Here’s the easy recipe (parsed down from one we found online, and amended slightly to our tastes)….

  • 1.65 pounds oxtail, disjointed (this just means chopped up into singular vertebral chunks)
  • Pork fat that was leftover in a pan where we had cooked breakfast bacon that day
  • 1 onion, chopped
  • 2 cloves garlic, finely chopped
  • 1 cup beef stock
  • 1/2 cup dry red wine
  • 1/4 cup tomato sauce
  • 6 peppercorns
  • 1/4 teaspoon dried oregano
  • 1 dried red chile pepper, chopped (some, but not all, seeds removed)
  • 3 whole cloves
  • 2 carrots, chopped
  • 1 red bell pepper, chopped
  • 1/2 tablespoon chopped parsley
  • 3 potatoes, cut in chunks
  • salt and pepper
Brown the oxtail pieces on all sides in the cast iron skillet with the pork fat, seasoning with salt and pepper to taste.  Add the onions and garlic (with a bit more salt and pepper) and cook about 5 minutes more until the onions start to become translucent.

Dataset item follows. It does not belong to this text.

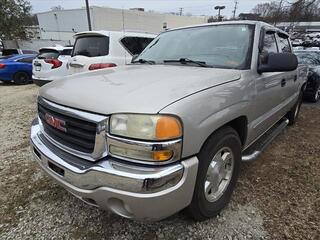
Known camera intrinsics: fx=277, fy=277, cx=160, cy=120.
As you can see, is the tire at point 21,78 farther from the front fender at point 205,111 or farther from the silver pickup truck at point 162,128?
the front fender at point 205,111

Put the potatoes and carrots in the bottom of crock pot, and season with salt and pepper.


Add the browned oxtails, onions, garlic, and remaining ingredients.



Cover and cook on low 6 hours or until the meat is easily pulled off (or falling off) the bones.



Quite delicious, super easy, and the house smelled fantastic all day, right from moment the meat went into the pork fat.  The weirdest part is that once you’ve gotten the meat off the bone of “normal” cuts, you are used to what the bones will look like.  Here, you end up with vertebrae.  Freaky.